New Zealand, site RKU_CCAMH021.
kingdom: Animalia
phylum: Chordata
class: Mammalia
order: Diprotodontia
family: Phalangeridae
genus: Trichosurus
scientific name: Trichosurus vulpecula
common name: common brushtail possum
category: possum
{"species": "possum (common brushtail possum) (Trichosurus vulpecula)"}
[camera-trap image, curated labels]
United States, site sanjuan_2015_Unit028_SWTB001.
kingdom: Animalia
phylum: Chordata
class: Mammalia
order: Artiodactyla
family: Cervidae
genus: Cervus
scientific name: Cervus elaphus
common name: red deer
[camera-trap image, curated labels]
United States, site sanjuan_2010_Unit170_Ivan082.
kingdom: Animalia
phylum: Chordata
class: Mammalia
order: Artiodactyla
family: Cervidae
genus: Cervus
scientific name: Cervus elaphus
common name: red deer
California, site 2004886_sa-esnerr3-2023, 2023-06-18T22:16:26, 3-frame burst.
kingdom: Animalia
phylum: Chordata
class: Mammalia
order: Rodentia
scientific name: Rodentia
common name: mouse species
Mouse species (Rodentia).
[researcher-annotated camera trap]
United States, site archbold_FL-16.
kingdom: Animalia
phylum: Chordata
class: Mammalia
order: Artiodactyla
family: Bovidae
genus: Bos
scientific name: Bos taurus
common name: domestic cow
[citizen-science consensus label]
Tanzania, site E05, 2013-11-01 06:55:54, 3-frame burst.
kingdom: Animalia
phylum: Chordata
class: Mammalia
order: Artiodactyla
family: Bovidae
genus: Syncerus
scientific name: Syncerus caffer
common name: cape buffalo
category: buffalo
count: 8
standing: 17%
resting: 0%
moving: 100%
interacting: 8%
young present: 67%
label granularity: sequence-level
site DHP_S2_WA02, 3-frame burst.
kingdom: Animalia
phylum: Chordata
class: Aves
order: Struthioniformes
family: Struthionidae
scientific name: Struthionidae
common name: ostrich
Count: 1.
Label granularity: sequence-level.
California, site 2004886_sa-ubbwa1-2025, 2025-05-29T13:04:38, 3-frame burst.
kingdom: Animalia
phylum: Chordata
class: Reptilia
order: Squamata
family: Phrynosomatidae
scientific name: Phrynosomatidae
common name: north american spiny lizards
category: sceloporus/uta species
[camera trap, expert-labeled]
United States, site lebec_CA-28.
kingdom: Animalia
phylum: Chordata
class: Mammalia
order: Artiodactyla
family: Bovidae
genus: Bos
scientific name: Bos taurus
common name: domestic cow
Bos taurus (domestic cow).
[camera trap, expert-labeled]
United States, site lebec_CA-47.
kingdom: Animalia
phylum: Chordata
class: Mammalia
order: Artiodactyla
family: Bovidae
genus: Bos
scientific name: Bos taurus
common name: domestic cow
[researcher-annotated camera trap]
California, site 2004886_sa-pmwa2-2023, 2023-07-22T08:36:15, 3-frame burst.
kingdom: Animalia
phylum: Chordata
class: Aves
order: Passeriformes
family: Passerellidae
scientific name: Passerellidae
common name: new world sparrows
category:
-.-.-
Task brief
Whatever the material above holds, copy it over exactly, line by line.

Response to this exercise
New Zealand, site RKU_CCAMH021.
kingdom: Animalia
phylum: Chordata
class: Mammalia
order: Diprotodontia
family: Phalangeridae
genus: Trichosurus
scientific name: Trichosurus vulpecula
common name: common brushtail possum
category: possum
{"species": "possum (common brushtail possum) (Trichosurus vulpecula)"}
[camera-trap image, curated labels]
United States, site sanjuan_2015_Unit028_SWTB001.
kingdom: Animalia
phylum: Chordata
class: Mammalia
order: Artiodactyla
family: Cervidae
genus: Cervus
scientific name: Cervus elaphus
common name: red deer
[camera-trap image, curated labels]
United States, site sanjuan_2010_Unit170_Ivan082.
kingdom: Animalia
phylum: Chordata
class: Mammalia
order: Artiodactyla
family: Cervidae
genus: Cervus
scientific name: Cervus elaphus
common name: red deer
California, site 2004886_sa-esnerr3-2023, 2023-06-18T22:16:26, 3-frame burst.
kingdom: Animalia
phylum: Chordata
class: Mammalia
order: Rodentia
scientific name: Rodentia
common name: mouse species
Mouse species (Rodentia).
[researcher-annotated camera trap]
United States, site archbold_FL-16.
kingdom: Animalia
phylum: Chordata
class: Mammalia
order: Artiodactyla
family: Bovidae
genus: Bos
scientific name: Bos taurus
common name: domestic cow
[citizen-science consensus label]
Tanzania, site E05, 2013-11-01 06:55:54, 3-frame burst.
kingdom: Animalia
phylum: Chordata
class: Mammalia
order: Artiodactyla
family: Bovidae
genus: Syncerus
scientific name: Syncerus caffer
common name: cape buffalo
category: buffalo
count: 8
standing: 17%
resting: 0%
moving: 100%
interacting: 8%
young present: 67%
label granularity: sequence-level
site DHP_S2_WA02, 3-frame burst.
kingdom: Animalia
phylum: Chordata
class: Aves
order: Struthioniformes
family: Struthionidae
scientific name: Struthionidae
common name: ostrich
Count: 1.
Label granularity: sequence-level.
California, site 2004886_sa-ubbwa1-2025, 2025-05-29T13:04:38, 3-frame burst.
kingdom: Animalia
phylum: Chordata
class: Reptilia
order: Squamata
family: Phrynosomatidae
scientific name: Phrynosomatidae
common name: north american spiny lizards
category: sceloporus/uta species
[camera trap, expert-labeled]
United States, site lebec_CA-28.
kingdom: Animalia
phylum: Chordata
class: Mammalia
order: Artiodactyla
family: Bovidae
genus: Bos
scientific name: Bos taurus
common name: domestic cow
Bos taurus (domestic cow).
[camera trap, expert-labeled]
United States, site lebec_CA-47.
kingdom: Animalia
phylum: Chordata
class: Mammalia
order: Artiodactyla
family: Bovidae
genus: Bos
scientific name: Bos taurus
common name: domestic cow
[researcher-annotated camera trap]
California, site 2004886_sa-pmwa2-2023, 2023-07-22T08:36:15, 3-frame burst.
kingdom: Animalia
phylum: Chordata
class: Aves
order: Passeriformes
family: Passerellidae
scientific name: Passerellidae
common name: new world sparrows
category:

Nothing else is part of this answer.